Masouleh has long been a trading hub; for centuries, people came from all around the region to sell their wares. And in the early 20th century, the village was used as a stronghold by the Jangali Movement, which opposed the occupation of Iran by Ottoman, British and Russian forces. But while we sipped our tea, Safaee lamented the gradual emigration of villagers to Iran’s more urban areas.
“When I was a kid, there used to be an elementary school here. We never had a large population, but we were all very close,” he told me. “Now, young people leave the village to other cities for work. Now we don’t even have the elementary school.”
Those who remain have profited from tourism. “It allowed us to have a good living, and to repair our old houses to the way they were,” Safaee said.

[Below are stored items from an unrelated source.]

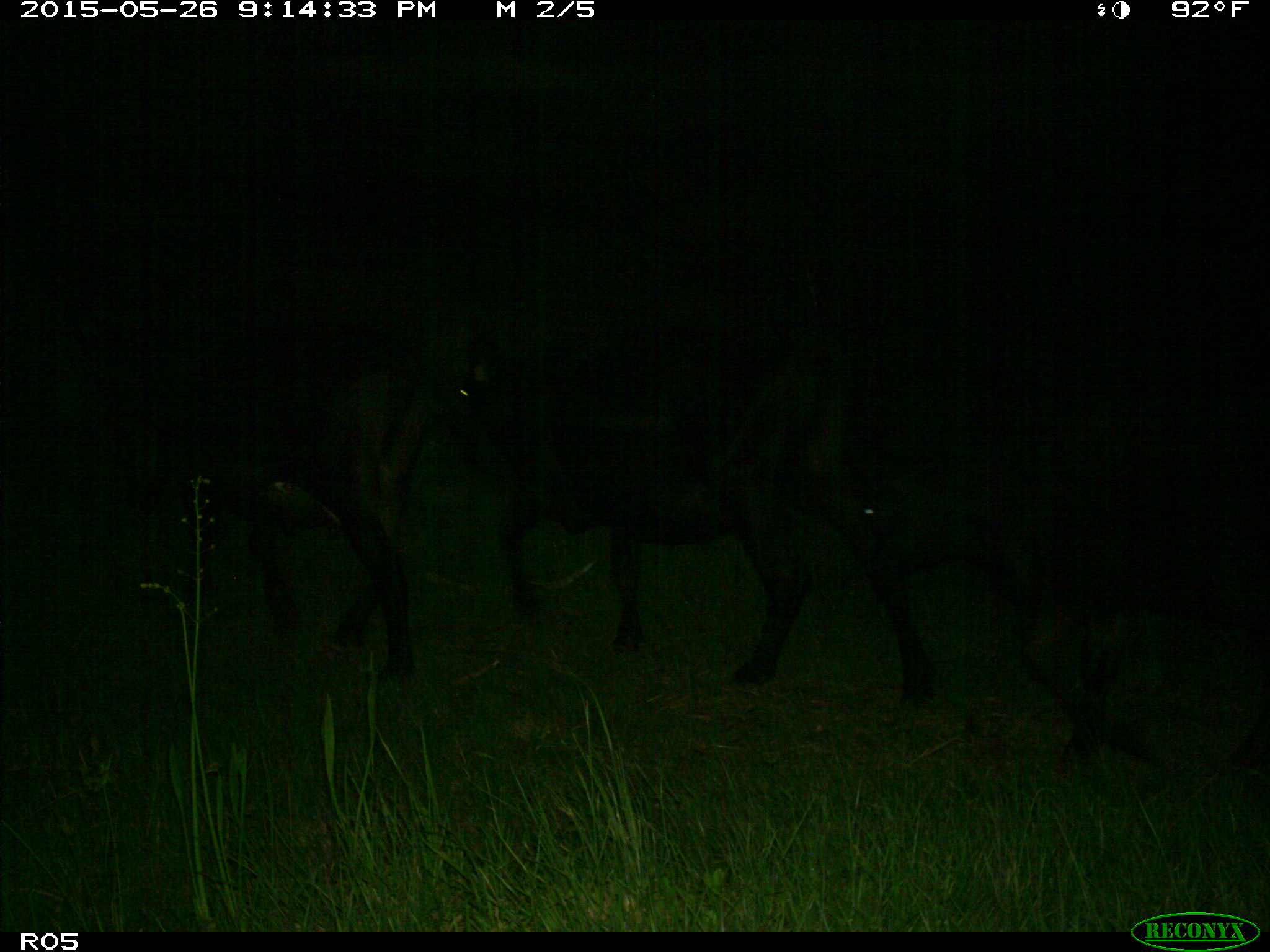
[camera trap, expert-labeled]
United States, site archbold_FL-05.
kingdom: Animalia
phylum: Chordata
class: Mammalia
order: Artiodactyla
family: Bovidae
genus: Bos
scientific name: Bos taurus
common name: domestic cow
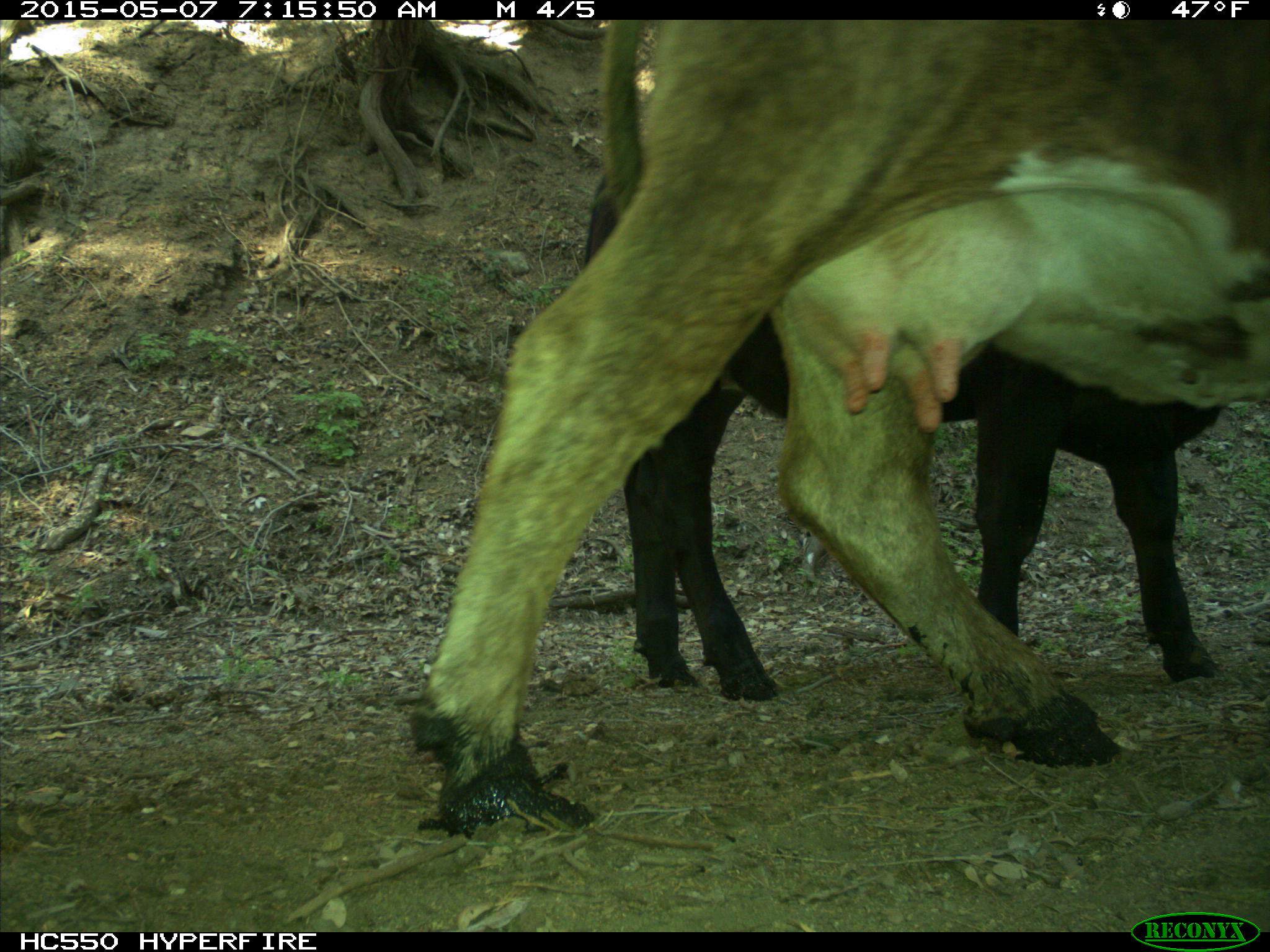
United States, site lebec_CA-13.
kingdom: Animalia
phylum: Chordata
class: Mammalia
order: Artiodactyla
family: Bovidae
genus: Bos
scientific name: Bos taurus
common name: domestic cow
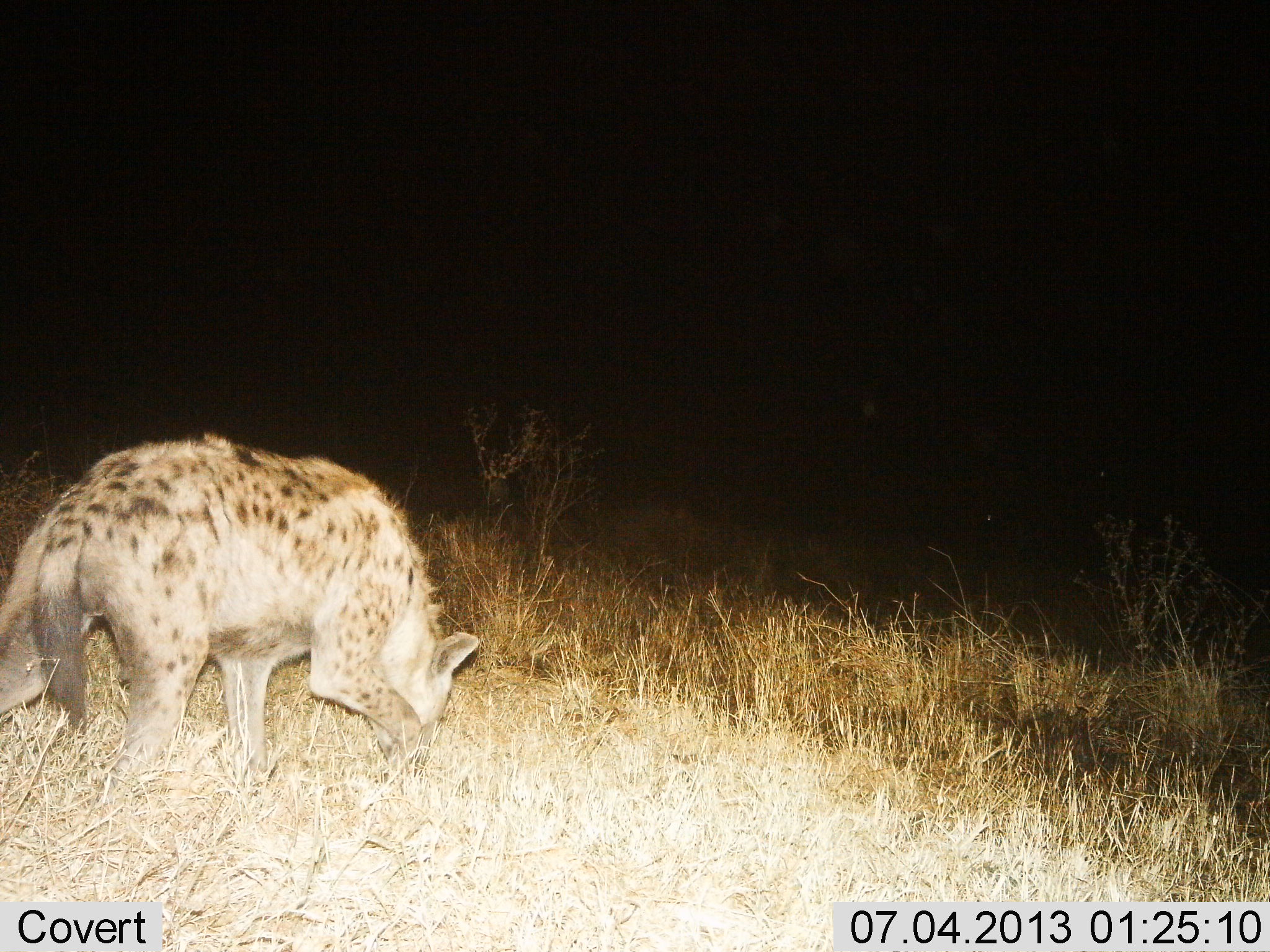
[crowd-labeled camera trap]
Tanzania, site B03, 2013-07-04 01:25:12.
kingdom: Animalia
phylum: Chordata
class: Mammalia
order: Carnivora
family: Hyaenidae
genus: Crocuta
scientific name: Crocuta crocuta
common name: spotted hyena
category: hyenaspotted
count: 1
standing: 30%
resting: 0%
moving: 50%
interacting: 0%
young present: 0%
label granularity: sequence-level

With the rise of Masouleh as a popular tourism destination in Iran, the narrow streets can sometimes feel more reminiscent of a large city than a tranquil village. With the larger hotels located at the lower levels near the village entrance, many tourists seem content to stay near the bazaar, which is surrounded by rooftop cafes and restaurants. However, the higher levels tend to be more tranquil.
I finished my tea and set out to explore Masouleh. As I made my way up towards the top of the village, I glanced down to the valley, where a tour bus was slowly making its way up the inclined road to the base of the village, the point at which visitors would have to walk, as Masouleh’s alleyways do not support vehicle traffic.

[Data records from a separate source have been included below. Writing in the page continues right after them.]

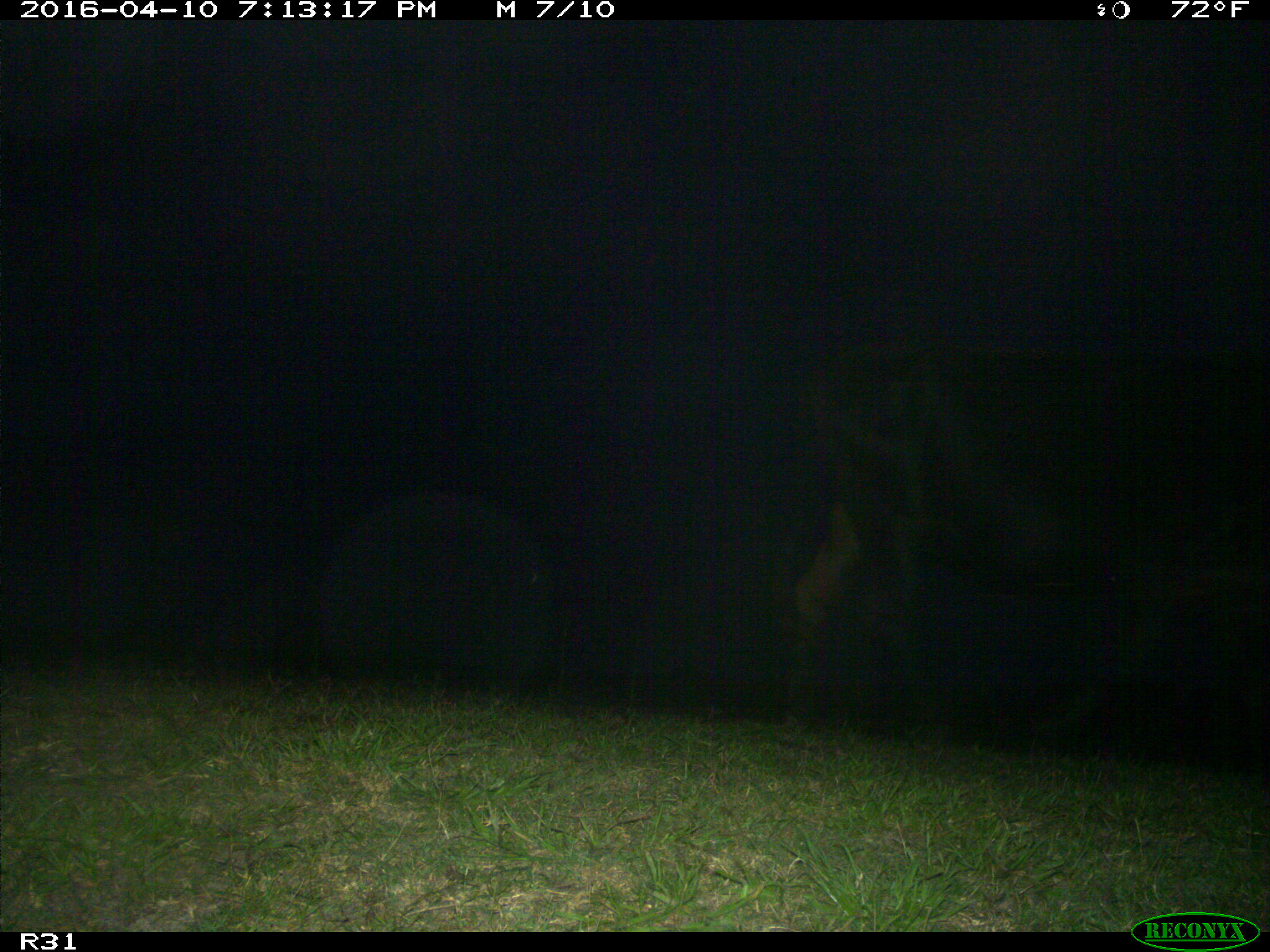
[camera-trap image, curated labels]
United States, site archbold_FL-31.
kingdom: Animalia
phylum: Chordata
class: Mammalia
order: Artiodactyla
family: Bovidae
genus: Bos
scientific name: Bos taurus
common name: domestic cow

Away from the crowds, I walked along the Barf-Andaz area, meaning ‘place to throw snow’. “Here in Masouleh, we shovel our snow onto the rooftop of the neighbour below us,” Safaee had told me earlier that day, chuckling at my surprise. Because it is closest to the slope of the mountain, the 1-2m area at the back of each roof is the strongest part of the structure. This is where the shovelled snow is stored in the winter, thus minimising the chance of a roof collapse.
I made my way back down into the village towards the bazaar, a compact alley filled with shops selling handcrafted knives, mountain goat horns and an assortment of bracelets. Tourists perused the wares while locals went about their evening grocery shopping, stopping at vendors offering baked goods, dried fruit, homemade jam and mountain herbs such as chamomile and mint. I passed an elderly lady, who was winding yarn into the shape of a doll to add to the colourful bundle next to her.
“Would you like a doll?” she asked as her fingers expertly twisted the yarn to form the shape of a head. She told me that after her daughters had moved to the city of Rasht 70km away, she now makes the dolls that she once made for her daughters for visitors. I politely declined, and she bid me farewell.
I followed a stairway to the level above the bazaar, took a seat at a restaurant patio and ordered mirza qassemi, a flavourful Persian dish of aubergine, garlic and egg served together like a stew. Here, I enjoyed an early dinner while the evening fog rolled in once more, permeating the streets and shrouding the village in mist.